Over the centuries, many artists have portrayed the Devil’s Bridge of Borgo a Mozzano with prints, paintings, etchings, woodcuts, and sculptures. The first print dates to 1521 by the Flemish painter Hendrix Van Cleve. In 1581, there is a literary reference by Michel de Montaigne in his Journal de Voyage, written to document his trip to Italy. He crossed the bridge while staying in Bagni di Lucca where he remained for seventy-four days to cure stone sickness, as kidney stones were called back then.
Montaigne, who was more interested in human beings and rarely evaluated works created by them, was fascinated by the bridge at Borgo a Mozzano, describing it as: “of unusual height, with a very high arch embracing a great width of river: we saw three or four such
bridges”.
Through the centuries, the Devil’s Bridge has resisted countless floods, such as the one in 1982, when the river water rose to completely cover the lower arches of the bridge.
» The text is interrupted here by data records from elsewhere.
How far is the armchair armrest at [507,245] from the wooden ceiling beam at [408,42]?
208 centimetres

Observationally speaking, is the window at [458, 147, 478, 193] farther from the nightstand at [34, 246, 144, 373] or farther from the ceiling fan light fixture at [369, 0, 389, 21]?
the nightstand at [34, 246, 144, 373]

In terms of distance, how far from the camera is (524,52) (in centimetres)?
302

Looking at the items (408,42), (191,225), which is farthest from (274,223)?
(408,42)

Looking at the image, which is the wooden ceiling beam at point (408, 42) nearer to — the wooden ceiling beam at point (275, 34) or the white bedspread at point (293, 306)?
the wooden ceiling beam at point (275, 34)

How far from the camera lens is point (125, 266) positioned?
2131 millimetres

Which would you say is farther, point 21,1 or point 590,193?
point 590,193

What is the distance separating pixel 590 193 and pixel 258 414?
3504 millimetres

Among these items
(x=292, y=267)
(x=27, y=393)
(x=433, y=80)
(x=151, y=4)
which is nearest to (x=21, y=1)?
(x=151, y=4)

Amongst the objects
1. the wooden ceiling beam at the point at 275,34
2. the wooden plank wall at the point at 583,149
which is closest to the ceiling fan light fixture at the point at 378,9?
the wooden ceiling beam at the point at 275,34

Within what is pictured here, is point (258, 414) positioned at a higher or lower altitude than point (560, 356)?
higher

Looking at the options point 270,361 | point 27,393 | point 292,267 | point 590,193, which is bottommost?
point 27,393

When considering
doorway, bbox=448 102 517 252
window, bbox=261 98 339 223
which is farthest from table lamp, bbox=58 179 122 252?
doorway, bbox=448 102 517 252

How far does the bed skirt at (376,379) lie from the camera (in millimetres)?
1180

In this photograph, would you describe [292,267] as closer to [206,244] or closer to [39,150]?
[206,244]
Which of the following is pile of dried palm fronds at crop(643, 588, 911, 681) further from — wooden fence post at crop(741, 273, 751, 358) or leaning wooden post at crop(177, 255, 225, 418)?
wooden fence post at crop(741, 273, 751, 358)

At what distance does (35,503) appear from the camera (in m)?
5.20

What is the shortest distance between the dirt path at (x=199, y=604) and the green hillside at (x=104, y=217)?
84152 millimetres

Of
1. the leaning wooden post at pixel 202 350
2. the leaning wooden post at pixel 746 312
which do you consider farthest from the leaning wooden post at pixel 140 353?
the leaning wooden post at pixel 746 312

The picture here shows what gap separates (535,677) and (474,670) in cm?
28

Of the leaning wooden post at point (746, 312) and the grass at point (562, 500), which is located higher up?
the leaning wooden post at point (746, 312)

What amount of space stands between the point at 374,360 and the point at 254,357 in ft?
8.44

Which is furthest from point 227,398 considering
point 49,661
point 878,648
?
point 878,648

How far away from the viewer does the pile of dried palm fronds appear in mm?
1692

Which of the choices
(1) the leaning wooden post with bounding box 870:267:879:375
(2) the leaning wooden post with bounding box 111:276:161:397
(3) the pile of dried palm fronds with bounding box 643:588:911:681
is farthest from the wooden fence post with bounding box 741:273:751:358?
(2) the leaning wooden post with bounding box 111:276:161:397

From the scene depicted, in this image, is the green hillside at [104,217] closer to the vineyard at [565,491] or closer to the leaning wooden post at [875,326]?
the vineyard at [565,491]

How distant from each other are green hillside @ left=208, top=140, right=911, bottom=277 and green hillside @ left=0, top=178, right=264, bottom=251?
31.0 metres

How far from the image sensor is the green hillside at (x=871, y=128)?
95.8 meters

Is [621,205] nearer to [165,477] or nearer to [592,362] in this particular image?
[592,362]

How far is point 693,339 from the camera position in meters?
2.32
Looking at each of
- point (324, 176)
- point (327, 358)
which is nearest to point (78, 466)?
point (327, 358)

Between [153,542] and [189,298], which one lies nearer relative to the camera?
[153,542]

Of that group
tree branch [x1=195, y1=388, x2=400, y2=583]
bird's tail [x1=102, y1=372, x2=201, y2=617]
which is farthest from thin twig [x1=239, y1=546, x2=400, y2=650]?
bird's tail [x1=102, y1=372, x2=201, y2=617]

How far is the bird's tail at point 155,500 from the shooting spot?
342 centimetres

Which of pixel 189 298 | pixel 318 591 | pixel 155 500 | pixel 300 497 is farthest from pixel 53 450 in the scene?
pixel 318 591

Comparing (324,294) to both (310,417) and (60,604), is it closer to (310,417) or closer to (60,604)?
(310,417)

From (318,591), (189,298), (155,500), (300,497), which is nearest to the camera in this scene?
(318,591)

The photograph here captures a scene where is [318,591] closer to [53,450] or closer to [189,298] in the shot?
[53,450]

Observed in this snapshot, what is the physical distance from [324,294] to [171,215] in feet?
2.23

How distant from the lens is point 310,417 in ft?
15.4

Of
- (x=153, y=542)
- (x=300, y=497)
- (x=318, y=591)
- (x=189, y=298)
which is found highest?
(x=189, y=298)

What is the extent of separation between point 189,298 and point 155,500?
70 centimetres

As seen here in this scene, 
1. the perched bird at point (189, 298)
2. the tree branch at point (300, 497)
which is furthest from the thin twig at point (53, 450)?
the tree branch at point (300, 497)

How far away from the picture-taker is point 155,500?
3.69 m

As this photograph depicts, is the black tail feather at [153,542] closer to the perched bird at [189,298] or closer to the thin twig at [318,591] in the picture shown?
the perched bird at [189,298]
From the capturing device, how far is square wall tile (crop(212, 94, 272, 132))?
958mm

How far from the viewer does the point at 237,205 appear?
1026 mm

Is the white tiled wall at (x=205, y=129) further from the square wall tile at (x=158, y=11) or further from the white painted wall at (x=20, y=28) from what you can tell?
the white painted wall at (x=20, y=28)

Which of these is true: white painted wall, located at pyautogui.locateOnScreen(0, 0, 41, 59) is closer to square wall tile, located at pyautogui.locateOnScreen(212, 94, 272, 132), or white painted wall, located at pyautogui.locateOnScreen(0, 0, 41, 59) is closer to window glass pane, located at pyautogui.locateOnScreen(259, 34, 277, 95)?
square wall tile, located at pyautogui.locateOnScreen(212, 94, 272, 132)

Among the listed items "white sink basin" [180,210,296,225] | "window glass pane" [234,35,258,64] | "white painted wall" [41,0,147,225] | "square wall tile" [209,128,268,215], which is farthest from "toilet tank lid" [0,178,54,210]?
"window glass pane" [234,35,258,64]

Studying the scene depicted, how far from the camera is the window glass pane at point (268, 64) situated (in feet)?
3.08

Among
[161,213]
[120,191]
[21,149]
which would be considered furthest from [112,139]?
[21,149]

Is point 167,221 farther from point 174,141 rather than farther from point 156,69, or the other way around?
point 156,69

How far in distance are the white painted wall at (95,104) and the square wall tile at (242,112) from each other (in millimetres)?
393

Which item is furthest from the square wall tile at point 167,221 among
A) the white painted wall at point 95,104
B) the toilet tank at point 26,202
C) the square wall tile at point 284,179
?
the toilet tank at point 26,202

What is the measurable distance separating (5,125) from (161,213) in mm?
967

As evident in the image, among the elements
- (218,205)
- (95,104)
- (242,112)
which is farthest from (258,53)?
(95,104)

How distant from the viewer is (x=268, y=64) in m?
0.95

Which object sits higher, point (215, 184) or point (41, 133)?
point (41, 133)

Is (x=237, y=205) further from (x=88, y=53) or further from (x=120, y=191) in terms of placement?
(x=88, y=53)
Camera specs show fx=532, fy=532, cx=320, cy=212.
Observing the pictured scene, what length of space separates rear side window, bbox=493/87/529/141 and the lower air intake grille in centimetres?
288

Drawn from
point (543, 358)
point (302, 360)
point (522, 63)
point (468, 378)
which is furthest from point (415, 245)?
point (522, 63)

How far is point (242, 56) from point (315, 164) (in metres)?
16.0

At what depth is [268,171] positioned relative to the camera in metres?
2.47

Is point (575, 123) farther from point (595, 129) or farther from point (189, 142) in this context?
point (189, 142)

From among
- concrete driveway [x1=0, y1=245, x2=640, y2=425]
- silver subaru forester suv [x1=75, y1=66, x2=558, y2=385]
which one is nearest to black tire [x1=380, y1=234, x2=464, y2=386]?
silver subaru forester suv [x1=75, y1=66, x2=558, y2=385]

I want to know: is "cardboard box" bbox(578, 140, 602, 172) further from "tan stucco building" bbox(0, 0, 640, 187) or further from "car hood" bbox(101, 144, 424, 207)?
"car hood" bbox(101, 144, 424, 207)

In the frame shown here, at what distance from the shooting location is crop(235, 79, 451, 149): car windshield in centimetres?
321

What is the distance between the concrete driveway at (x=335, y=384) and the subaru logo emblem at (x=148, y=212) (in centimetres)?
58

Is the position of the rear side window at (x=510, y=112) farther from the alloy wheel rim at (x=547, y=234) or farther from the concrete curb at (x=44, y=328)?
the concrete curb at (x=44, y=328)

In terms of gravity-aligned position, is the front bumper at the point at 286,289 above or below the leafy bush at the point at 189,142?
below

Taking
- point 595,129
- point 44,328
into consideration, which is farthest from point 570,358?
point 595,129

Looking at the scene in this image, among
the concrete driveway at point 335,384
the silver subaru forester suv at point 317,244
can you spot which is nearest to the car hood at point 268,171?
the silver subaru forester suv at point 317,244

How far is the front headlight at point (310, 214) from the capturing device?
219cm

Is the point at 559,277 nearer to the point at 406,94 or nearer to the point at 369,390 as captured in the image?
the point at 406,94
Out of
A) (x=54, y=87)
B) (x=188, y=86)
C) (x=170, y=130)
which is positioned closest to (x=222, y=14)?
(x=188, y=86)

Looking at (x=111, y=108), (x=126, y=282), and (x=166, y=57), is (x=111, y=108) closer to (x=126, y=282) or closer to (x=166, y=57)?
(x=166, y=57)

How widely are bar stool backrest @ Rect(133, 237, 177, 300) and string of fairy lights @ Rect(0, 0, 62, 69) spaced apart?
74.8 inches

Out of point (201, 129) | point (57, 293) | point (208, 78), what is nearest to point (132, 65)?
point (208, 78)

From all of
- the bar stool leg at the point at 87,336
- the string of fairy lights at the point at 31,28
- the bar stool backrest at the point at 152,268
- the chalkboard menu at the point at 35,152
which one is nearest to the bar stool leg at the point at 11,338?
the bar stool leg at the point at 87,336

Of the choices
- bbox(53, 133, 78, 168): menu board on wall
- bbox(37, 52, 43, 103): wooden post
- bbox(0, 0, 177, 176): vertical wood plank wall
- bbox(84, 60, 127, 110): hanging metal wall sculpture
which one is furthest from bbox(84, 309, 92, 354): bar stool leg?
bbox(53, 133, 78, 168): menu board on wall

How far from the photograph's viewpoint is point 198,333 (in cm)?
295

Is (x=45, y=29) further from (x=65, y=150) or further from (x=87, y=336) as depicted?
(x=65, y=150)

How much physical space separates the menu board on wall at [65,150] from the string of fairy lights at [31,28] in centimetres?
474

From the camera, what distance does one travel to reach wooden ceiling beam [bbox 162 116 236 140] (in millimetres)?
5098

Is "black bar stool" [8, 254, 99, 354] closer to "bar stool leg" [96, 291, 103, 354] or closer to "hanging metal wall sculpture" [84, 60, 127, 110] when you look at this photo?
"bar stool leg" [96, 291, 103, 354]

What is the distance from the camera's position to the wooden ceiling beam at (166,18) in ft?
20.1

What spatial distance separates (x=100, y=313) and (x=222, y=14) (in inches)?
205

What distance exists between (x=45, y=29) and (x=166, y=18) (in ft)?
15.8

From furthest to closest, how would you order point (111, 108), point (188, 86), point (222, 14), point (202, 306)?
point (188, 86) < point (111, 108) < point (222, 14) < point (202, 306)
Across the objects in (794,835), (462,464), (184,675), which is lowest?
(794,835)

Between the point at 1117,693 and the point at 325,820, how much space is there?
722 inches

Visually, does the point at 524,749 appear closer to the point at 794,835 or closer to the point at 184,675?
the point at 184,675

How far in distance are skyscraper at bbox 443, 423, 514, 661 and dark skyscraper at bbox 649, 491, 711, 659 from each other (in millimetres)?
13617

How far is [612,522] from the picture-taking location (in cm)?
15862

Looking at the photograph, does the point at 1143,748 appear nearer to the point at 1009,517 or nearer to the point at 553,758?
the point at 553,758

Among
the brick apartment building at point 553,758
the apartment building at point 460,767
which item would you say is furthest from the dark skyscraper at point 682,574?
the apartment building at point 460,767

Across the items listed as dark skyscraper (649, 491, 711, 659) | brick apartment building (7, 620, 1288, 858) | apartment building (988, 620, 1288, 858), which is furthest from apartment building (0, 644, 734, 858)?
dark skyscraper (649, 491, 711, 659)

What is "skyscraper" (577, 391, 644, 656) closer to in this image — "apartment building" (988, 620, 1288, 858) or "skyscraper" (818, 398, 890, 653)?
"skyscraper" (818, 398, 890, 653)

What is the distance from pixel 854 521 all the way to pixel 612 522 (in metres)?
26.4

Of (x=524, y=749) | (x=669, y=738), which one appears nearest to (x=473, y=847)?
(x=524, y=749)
The bridge miraculously survived even the Second World War. Although it had been mined by the Germans as they retreated toward the northern line of the Gothic Line in upper Garfagnana, they did not detonate the charges. For the Allied Forces, the bridge was useful to transport material to the other side of the river in order to build a military Bailey bridge just a few meters away in the direction of Chifenti. The majority of the troops and the various vehicles were thereby able to cross the river despite the destruction of the Pari Bridge. At the end of the conflict, before the reconstruction of the Pari Bridge, the Devil’s Bridge was, for years, the only passage over the Serchio River at Borgo a Mozzano.
Still today, the origins of the bridge are shrouded in mystery between legends and history.
The Devil’s Bridge unites the past and the present of the community of Borgo a Mozzano and is one of its best-loved symbols.